GIVEN REQUEST = Substitute "observer" for "viewer" in the entries that start with the line containing "How far is the skate" and go on through the line containing "hockey puck bbox=[683, 316, 714, 342] →", and give those lines again with nothing else changed.

RECORD SET =
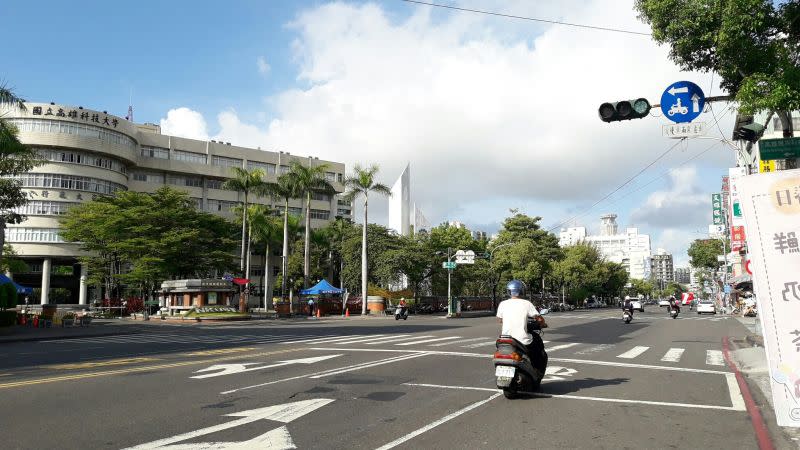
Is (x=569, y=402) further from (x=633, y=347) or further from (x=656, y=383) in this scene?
(x=633, y=347)

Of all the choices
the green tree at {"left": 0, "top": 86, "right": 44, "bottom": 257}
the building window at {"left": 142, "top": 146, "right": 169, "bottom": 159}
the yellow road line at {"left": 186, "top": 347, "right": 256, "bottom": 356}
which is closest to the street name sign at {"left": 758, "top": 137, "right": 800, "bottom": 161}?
the yellow road line at {"left": 186, "top": 347, "right": 256, "bottom": 356}

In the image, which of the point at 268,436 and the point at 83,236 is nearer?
the point at 268,436

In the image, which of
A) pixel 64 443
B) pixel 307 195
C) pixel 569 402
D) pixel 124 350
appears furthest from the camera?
pixel 307 195

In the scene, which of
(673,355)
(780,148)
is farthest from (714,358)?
(780,148)

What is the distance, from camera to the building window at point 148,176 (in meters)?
78.8

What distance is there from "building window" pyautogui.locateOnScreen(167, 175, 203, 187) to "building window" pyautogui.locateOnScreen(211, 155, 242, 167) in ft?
11.8

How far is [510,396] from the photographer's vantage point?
8508 millimetres

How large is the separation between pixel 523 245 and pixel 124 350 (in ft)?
199

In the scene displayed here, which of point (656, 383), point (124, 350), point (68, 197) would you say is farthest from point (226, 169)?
point (656, 383)

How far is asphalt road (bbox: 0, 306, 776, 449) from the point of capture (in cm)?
625

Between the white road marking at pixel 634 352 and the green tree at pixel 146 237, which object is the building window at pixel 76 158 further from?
the white road marking at pixel 634 352

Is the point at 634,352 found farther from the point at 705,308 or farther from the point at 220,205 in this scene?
the point at 220,205

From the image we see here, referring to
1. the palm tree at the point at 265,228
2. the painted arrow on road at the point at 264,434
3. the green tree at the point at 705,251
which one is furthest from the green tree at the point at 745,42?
the green tree at the point at 705,251

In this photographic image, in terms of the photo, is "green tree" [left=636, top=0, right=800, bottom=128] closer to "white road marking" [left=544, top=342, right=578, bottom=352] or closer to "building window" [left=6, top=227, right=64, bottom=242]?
"white road marking" [left=544, top=342, right=578, bottom=352]
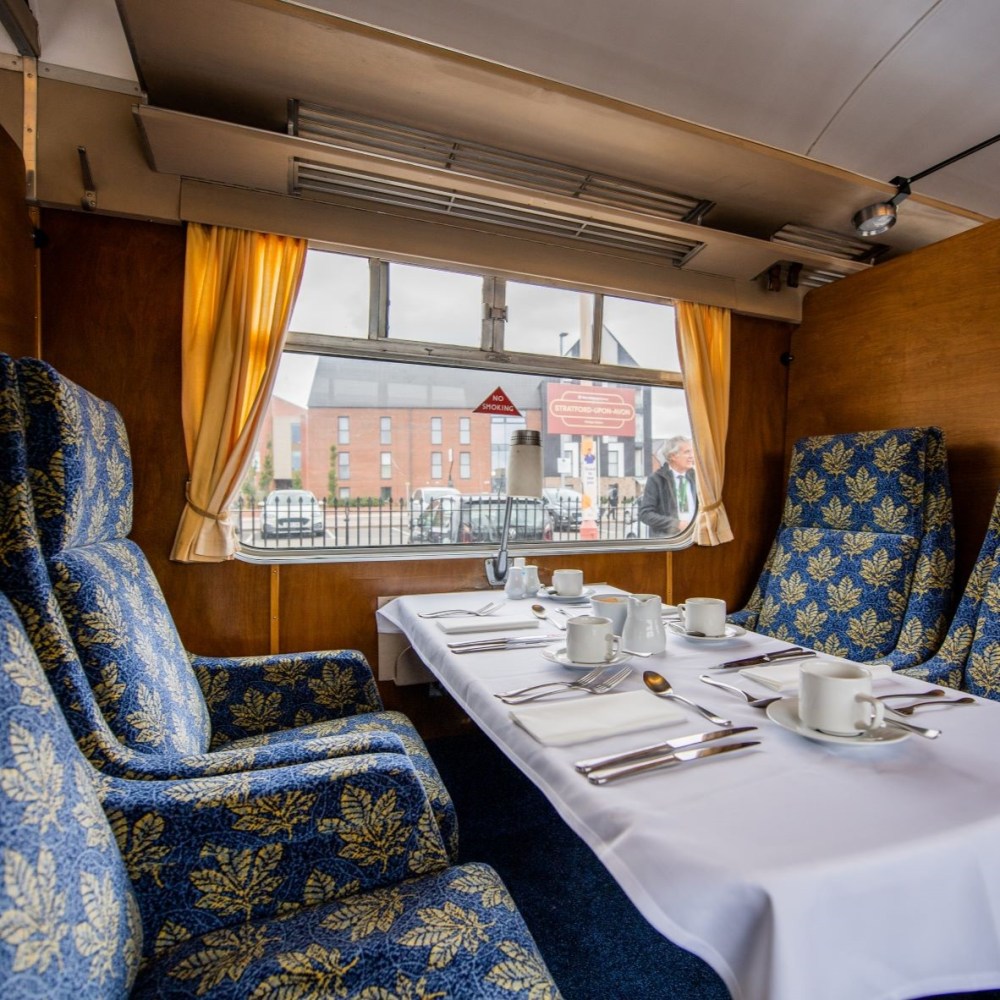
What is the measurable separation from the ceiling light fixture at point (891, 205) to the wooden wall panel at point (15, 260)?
134 inches

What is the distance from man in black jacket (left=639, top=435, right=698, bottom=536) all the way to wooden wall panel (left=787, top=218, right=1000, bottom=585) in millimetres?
747

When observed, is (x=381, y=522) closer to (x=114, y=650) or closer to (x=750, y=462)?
(x=114, y=650)

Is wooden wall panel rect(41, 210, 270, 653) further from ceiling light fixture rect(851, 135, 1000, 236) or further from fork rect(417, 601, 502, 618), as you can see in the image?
ceiling light fixture rect(851, 135, 1000, 236)

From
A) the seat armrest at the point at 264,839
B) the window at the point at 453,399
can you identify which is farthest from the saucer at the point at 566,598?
the seat armrest at the point at 264,839

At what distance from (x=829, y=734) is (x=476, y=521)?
84.1 inches

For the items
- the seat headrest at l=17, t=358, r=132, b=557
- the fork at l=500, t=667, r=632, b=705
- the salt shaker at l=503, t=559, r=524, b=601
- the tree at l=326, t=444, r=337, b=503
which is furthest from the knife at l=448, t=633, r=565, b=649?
the tree at l=326, t=444, r=337, b=503

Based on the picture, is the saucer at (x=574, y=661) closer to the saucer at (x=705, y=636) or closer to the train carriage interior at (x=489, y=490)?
the train carriage interior at (x=489, y=490)

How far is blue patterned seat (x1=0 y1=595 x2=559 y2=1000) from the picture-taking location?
677mm

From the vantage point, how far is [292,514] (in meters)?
2.64

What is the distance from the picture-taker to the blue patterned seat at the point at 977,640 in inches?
78.0

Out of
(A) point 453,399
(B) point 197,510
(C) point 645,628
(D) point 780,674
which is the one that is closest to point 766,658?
(D) point 780,674

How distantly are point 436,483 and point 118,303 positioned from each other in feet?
5.02

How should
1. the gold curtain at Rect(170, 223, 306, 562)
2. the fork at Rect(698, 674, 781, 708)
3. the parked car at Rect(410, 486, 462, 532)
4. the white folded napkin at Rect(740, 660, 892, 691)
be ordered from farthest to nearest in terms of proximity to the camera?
the parked car at Rect(410, 486, 462, 532), the gold curtain at Rect(170, 223, 306, 562), the white folded napkin at Rect(740, 660, 892, 691), the fork at Rect(698, 674, 781, 708)

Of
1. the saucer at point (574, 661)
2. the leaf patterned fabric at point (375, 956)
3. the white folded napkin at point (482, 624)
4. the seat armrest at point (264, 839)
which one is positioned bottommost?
the leaf patterned fabric at point (375, 956)
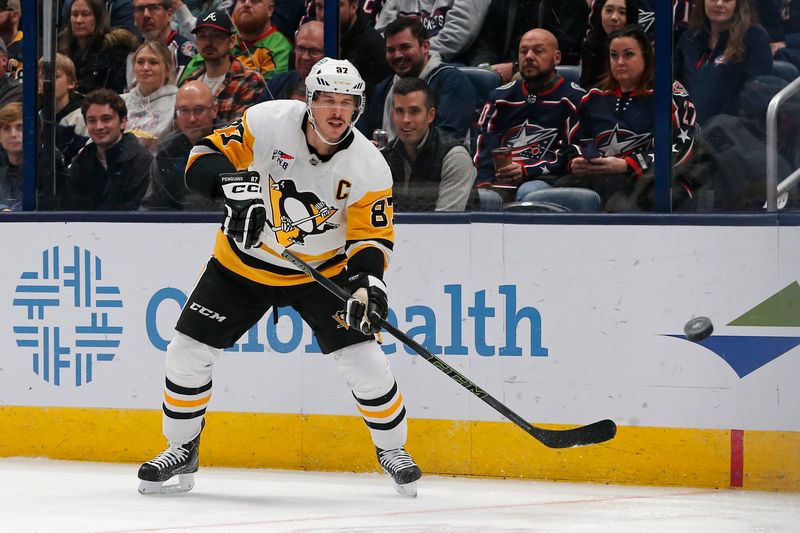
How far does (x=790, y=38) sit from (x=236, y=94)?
1935 millimetres

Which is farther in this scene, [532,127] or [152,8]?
[152,8]

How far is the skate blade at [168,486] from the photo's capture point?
3777mm

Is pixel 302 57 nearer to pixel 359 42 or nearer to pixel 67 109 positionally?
pixel 359 42

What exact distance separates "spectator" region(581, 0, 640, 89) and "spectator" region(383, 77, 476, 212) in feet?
1.74

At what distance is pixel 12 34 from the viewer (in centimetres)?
464

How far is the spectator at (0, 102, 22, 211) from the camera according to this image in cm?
457

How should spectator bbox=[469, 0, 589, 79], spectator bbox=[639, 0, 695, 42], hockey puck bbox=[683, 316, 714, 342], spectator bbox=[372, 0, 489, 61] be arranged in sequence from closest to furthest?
hockey puck bbox=[683, 316, 714, 342] → spectator bbox=[639, 0, 695, 42] → spectator bbox=[469, 0, 589, 79] → spectator bbox=[372, 0, 489, 61]

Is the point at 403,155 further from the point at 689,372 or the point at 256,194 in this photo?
the point at 689,372

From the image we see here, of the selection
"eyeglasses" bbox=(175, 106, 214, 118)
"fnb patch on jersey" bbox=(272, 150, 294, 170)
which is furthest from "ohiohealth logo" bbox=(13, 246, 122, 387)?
"fnb patch on jersey" bbox=(272, 150, 294, 170)

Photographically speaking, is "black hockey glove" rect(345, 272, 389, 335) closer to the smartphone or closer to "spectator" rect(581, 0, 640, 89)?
the smartphone

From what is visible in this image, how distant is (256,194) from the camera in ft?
11.6

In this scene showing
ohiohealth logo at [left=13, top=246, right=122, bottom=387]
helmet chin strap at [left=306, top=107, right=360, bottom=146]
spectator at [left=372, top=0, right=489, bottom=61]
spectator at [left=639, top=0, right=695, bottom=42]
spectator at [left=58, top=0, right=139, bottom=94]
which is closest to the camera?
helmet chin strap at [left=306, top=107, right=360, bottom=146]

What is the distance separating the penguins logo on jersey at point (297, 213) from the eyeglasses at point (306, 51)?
0.77m

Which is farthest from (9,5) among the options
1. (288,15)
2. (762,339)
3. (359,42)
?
(762,339)
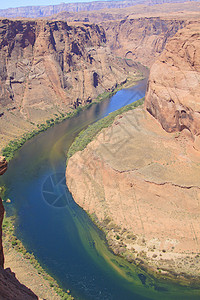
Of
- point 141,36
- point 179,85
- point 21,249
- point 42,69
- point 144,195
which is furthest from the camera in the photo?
point 141,36

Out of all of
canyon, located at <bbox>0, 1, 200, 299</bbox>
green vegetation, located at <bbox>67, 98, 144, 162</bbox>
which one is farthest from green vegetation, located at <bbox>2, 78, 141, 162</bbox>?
green vegetation, located at <bbox>67, 98, 144, 162</bbox>

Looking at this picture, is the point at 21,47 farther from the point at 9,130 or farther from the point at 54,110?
the point at 9,130

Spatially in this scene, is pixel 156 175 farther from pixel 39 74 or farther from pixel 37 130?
pixel 39 74

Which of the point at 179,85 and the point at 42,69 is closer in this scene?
the point at 179,85

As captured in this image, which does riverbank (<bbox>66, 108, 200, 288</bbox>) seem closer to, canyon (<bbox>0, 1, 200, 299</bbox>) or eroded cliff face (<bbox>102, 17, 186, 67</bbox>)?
canyon (<bbox>0, 1, 200, 299</bbox>)

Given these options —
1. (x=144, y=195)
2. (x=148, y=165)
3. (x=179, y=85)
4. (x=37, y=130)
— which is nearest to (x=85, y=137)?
(x=37, y=130)

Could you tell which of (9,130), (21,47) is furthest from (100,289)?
(21,47)
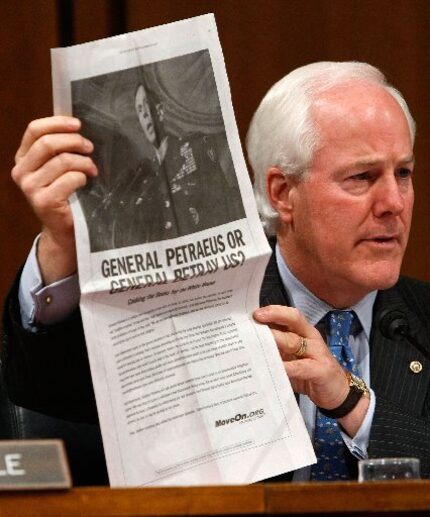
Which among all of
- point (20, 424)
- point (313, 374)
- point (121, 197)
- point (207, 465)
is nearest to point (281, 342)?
point (313, 374)

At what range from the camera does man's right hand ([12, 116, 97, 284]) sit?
55.8 inches

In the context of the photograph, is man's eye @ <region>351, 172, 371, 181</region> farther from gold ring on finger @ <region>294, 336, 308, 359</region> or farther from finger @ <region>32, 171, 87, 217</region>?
finger @ <region>32, 171, 87, 217</region>

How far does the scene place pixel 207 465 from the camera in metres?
1.46

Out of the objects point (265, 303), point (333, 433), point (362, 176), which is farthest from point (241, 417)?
point (362, 176)

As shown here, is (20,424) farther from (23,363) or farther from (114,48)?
(114,48)

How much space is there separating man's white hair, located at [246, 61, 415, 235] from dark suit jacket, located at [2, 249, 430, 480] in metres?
0.21

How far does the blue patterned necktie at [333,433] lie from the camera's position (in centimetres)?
192

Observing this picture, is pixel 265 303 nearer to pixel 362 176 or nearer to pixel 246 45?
pixel 362 176

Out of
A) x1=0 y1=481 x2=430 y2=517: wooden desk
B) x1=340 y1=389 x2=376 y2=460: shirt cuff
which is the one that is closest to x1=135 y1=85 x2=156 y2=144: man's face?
x1=0 y1=481 x2=430 y2=517: wooden desk

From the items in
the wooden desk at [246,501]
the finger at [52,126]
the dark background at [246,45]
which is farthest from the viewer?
the dark background at [246,45]

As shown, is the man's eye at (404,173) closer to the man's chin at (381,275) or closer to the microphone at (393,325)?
the man's chin at (381,275)

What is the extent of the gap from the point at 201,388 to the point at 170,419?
→ 6cm

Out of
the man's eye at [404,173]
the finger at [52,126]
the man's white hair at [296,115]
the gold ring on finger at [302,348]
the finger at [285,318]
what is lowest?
the gold ring on finger at [302,348]

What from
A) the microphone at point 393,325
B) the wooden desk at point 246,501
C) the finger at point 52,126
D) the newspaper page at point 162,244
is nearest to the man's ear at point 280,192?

COMPLETED TASK =
How far is the skate blade at [168,486] from the photo's capture point?
3777mm

Is pixel 302 57 nearer to pixel 359 42 or nearer to pixel 67 109 positionally?
pixel 359 42

What exact distance separates "spectator" region(581, 0, 640, 89) and "spectator" region(383, 77, 476, 212) in feet?
1.74

At what distance is pixel 12 34 from the observer (in centimetres)?
464

How far is the spectator at (0, 102, 22, 211) from the camera according to this image in cm?
457

How should spectator bbox=[469, 0, 589, 79], spectator bbox=[639, 0, 695, 42], hockey puck bbox=[683, 316, 714, 342], spectator bbox=[372, 0, 489, 61] be arranged in sequence from closest to furthest?
hockey puck bbox=[683, 316, 714, 342] → spectator bbox=[639, 0, 695, 42] → spectator bbox=[469, 0, 589, 79] → spectator bbox=[372, 0, 489, 61]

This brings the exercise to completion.